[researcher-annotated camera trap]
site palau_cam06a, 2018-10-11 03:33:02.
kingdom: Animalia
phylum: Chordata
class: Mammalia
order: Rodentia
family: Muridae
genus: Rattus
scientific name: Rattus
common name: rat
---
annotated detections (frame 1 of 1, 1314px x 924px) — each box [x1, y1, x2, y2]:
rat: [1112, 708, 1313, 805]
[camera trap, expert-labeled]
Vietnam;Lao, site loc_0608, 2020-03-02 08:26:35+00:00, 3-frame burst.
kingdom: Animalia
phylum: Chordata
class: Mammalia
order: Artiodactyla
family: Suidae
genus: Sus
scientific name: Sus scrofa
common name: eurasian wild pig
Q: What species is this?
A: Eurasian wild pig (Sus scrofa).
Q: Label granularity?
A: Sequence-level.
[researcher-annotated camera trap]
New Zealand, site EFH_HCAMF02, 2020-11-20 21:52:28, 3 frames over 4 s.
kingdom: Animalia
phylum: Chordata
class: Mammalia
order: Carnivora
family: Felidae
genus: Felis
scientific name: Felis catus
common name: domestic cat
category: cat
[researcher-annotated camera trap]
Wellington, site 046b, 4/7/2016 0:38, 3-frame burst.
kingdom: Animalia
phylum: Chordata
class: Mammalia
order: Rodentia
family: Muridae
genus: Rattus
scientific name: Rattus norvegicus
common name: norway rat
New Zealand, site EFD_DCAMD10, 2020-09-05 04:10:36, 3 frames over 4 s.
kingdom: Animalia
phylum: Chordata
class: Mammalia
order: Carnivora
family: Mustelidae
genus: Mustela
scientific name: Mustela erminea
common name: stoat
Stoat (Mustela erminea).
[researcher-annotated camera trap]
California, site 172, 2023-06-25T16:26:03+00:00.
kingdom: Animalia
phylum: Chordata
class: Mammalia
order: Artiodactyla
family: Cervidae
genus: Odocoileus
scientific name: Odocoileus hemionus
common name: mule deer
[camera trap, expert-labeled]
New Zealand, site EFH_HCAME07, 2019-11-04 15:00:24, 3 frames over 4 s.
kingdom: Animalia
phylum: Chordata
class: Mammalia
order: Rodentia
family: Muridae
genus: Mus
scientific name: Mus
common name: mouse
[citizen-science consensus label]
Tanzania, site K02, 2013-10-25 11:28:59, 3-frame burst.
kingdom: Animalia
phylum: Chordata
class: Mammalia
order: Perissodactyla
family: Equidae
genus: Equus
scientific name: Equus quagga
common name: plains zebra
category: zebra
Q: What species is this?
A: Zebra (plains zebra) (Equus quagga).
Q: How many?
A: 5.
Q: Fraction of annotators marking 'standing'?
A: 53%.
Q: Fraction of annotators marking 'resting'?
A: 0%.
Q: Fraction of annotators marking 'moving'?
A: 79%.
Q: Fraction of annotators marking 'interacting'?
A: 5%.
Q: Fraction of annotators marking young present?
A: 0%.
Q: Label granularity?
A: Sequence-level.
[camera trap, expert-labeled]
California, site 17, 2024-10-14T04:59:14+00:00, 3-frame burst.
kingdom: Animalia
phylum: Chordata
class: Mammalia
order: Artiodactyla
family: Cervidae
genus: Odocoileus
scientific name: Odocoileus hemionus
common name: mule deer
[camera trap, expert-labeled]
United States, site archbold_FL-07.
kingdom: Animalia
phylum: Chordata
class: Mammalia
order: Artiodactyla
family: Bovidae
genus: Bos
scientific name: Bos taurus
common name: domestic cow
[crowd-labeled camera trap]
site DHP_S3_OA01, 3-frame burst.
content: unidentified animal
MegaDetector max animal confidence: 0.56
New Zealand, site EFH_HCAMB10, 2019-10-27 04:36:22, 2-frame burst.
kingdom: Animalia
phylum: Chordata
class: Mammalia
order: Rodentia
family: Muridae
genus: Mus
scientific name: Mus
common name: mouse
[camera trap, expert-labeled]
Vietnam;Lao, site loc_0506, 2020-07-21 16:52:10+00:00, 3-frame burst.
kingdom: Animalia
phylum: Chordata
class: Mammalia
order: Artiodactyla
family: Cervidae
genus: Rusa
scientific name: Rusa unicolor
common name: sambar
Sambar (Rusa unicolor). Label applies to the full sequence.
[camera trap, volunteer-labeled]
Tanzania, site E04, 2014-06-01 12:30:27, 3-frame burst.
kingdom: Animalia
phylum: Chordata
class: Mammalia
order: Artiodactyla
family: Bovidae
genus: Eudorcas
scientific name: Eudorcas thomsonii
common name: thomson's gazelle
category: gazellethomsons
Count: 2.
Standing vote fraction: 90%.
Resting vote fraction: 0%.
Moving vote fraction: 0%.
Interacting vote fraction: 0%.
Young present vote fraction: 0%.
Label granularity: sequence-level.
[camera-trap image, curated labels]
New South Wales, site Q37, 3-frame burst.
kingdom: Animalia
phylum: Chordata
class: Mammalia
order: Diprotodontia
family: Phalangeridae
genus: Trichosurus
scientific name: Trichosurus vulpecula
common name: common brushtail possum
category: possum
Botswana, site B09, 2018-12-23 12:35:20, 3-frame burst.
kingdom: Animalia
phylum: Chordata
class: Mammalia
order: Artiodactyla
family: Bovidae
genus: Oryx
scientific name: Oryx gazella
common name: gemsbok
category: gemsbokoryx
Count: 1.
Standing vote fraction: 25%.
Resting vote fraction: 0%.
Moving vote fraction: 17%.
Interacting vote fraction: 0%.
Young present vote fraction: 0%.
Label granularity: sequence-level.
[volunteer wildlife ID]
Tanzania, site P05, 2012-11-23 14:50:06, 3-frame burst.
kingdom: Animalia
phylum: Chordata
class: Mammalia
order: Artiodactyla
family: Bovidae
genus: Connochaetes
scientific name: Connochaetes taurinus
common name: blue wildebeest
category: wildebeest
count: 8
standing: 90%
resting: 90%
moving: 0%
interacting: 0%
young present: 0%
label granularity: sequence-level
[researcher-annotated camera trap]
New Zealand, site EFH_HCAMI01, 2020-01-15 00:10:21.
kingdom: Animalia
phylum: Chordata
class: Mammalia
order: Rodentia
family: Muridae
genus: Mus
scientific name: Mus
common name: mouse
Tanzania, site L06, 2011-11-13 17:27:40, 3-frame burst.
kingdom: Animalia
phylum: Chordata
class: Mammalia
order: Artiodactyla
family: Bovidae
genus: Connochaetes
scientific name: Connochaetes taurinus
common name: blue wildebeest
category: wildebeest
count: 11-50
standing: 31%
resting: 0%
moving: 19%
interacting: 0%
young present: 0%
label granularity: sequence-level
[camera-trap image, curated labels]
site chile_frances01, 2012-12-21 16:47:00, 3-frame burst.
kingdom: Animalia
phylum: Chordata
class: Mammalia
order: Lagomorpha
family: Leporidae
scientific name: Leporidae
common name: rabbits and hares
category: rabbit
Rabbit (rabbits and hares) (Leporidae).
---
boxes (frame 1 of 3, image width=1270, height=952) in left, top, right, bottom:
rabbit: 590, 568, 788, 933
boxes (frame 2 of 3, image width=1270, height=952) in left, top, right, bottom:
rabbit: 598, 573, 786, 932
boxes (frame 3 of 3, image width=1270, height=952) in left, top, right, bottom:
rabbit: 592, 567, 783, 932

————————

# Exercise aim:
Your task is to set down all of the entries exactly as they appear.

# Answer box:
[researcher-annotated camera trap]
site palau_cam06a, 2018-10-11 03:33:02.
kingdom: Animalia
phylum: Chordata
class: Mammalia
order: Rodentia
family: Muridae
genus: Rattus
scientific name: Rattus
common name: rat
---
annotated detections (frame 1 of 1, 1314px x 924px) — each box [x1, y1, x2, y2]:
rat: [1112, 708, 1313, 805]
[camera trap, expert-labeled]
Vietnam;Lao, site loc_0608, 2020-03-02 08:26:35+00:00, 3-frame burst.
kingdom: Animalia
phylum: Chordata
class: Mammalia
order: Artiodactyla
family: Suidae
genus: Sus
scientific name: Sus scrofa
common name: eurasian wild pig
Q: What species is this?
A: Eurasian wild pig (Sus scrofa).
Q: Label granularity?
A: Sequence-level.
[researcher-annotated camera trap]
New Zealand, site EFH_HCAMF02, 2020-11-20 21:52:28, 3 frames over 4 s.
kingdom: Animalia
phylum: Chordata
class: Mammalia
order: Carnivora
family: Felidae
genus: Felis
scientific name: Felis catus
common name: domestic cat
category: cat
[researcher-annotated camera trap]
Wellington, site 046b, 4/7/2016 0:38, 3-frame burst.
kingdom: Animalia
phylum: Chordata
class: Mammalia
order: Rodentia
family: Muridae
genus: Rattus
scientific name: Rattus norvegicus
common name: norway rat
New Zealand, site EFD_DCAMD10, 2020-09-05 04:10:36, 3 frames over 4 s.
kingdom: Animalia
phylum: Chordata
class: Mammalia
order: Carnivora
family: Mustelidae
genus: Mustela
scientific name: Mustela erminea
common name: stoat
Stoat (Mustela erminea).
[researcher-annotated camera trap]
California, site 172, 2023-06-25T16:26:03+00:00.
kingdom: Animalia
phylum: Chordata
class: Mammalia
order: Artiodactyla
family: Cervidae
genus: Odocoileus
scientific name: Odocoileus hemionus
common name: mule deer
[camera trap, expert-labeled]
New Zealand, site EFH_HCAME07, 2019-11-04 15:00:24, 3 frames over 4 s.
kingdom: Animalia
phylum: Chordata
class: Mammalia
order: Rodentia
family: Muridae
genus: Mus
scientific name: Mus
common name: mouse
[citizen-science consensus label]
Tanzania, site K02, 2013-10-25 11:28:59, 3-frame burst.
kingdom: Animalia
phylum: Chordata
class: Mammalia
order: Perissodactyla
family: Equidae
genus: Equus
scientific name: Equus quagga
common name: plains zebra
category: zebra
Q: What species is this?
A: Zebra (plains zebra) (Equus quagga).
Q: How many?
A: 5.
Q: Fraction of annotators marking 'standing'?
A: 53%.
Q: Fraction of annotators marking 'resting'?
A: 0%.
Q: Fraction of annotators marking 'moving'?
A: 79%.
Q: Fraction of annotators marking 'interacting'?
A: 5%.
Q: Fraction of annotators marking young present?
A: 0%.
Q: Label granularity?
A: Sequence-level.
[camera trap, expert-labeled]
California, site 17, 2024-10-14T04:59:14+00:00, 3-frame burst.
kingdom: Animalia
phylum: Chordata
class: Mammalia
order: Artiodactyla
family: Cervidae
genus: Odocoileus
scientific name: Odocoileus hemionus
common name: mule deer
[camera trap, expert-labeled]
United States, site archbold_FL-07.
kingdom: Animalia
phylum: Chordata
class: Mammalia
order: Artiodactyla
family: Bovidae
genus: Bos
scientific name: Bos taurus
common name: domestic cow
[crowd-labeled camera trap]
site DHP_S3_OA01, 3-frame burst.
content: unidentified animal
MegaDetector max animal confidence: 0.56
New Zealand, site EFH_HCAMB10, 2019-10-27 04:36:22, 2-frame burst.
kingdom: Animalia
phylum: Chordata
class: Mammalia
order: Rodentia
family: Muridae
genus: Mus
scientific name: Mus
common name: mouse
[camera trap, expert-labeled]
Vietnam;Lao, site loc_0506, 2020-07-21 16:52:10+00:00, 3-frame burst.
kingdom: Animalia
phylum: Chordata
class: Mammalia
order: Artiodactyla
family: Cervidae
genus: Rusa
scientific name: Rusa unicolor
common name: sambar
Sambar (Rusa unicolor). Label applies to the full sequence.
[camera trap, volunteer-labeled]
Tanzania, site E04, 2014-06-01 12:30:27, 3-frame burst.
kingdom: Animalia
phylum: Chordata
class: Mammalia
order: Artiodactyla
family: Bovidae
genus: Eudorcas
scientific name: Eudorcas thomsonii
common name: thomson's gazelle
category: gazellethomsons
Count: 2.
Standing vote fraction: 90%.
Resting vote fraction: 0%.
Moving vote fraction: 0%.
Interacting vote fraction: 0%.
Young present vote fraction: 0%.
Label granularity: sequence-level.
[camera-trap image, curated labels]
New South Wales, site Q37, 3-frame burst.
kingdom: Animalia
phylum: Chordata
class: Mammalia
order: Diprotodontia
family: Phalangeridae
genus: Trichosurus
scientific name: Trichosurus vulpecula
common name: common brushtail possum
category: possum
Botswana, site B09, 2018-12-23 12:35:20, 3-frame burst.
kingdom: Animalia
phylum: Chordata
class: Mammalia
order: Artiodactyla
family: Bovidae
genus: Oryx
scientific name: Oryx gazella
common name: gemsbok
category: gemsbokoryx
Count: 1.
Standing vote fraction: 25%.
Resting vote fraction: 0%.
Moving vote fraction: 17%.
Interacting vote fraction: 0%.
Young present vote fraction: 0%.
Label granularity: sequence-level.
[volunteer wildlife ID]
Tanzania, site P05, 2012-11-23 14:50:06, 3-frame burst.
kingdom: Animalia
phylum: Chordata
class: Mammalia
order: Artiodactyla
family: Bovidae
genus: Connochaetes
scientific name: Connochaetes taurinus
common name: blue wildebeest
category: wildebeest
count: 8
standing: 90%
resting: 90%
moving: 0%
interacting: 0%
young present: 0%
label granularity: sequence-level
[researcher-annotated camera trap]
New Zealand, site EFH_HCAMI01, 2020-01-15 00:10:21.
kingdom: Animalia
phylum: Chordata
class: Mammalia
order: Rodentia
family: Muridae
genus: Mus
scientific name: Mus
common name: mouse
Tanzania, site L06, 2011-11-13 17:27:40, 3-frame burst.
kingdom: Animalia
phylum: Chordata
class: Mammalia
order: Artiodactyla
family: Bovidae
genus: Connochaetes
scientific name: Connochaetes taurinus
common name: blue wildebeest
category: wildebeest
count: 11-50
standing: 31%
resting: 0%
moving: 19%
interacting: 0%
young present: 0%
label granularity: sequence-level
[camera-trap image, curated labels]
site chile_frances01, 2012-12-21 16:47:00, 3-frame burst.
kingdom: Animalia
phylum: Chordata
class: Mammalia
order: Lagomorpha
family: Leporidae
scientific name: Leporidae
common name: rabbits and hares
category: rabbit
Rabbit (rabbits and hares) (Leporidae).
---
boxes (frame 1 of 3, image width=1270, height=952) in left, top, right, bottom:
rabbit: 590, 568, 788, 933
boxes (frame 2 of 3, image width=1270, height=952) in left, top, right, bottom:
rabbit: 598, 573, 786, 932
boxes (frame 3 of 3, image width=1270, height=952) in left, top, right, bottom:
rabbit: 592, 567, 783, 932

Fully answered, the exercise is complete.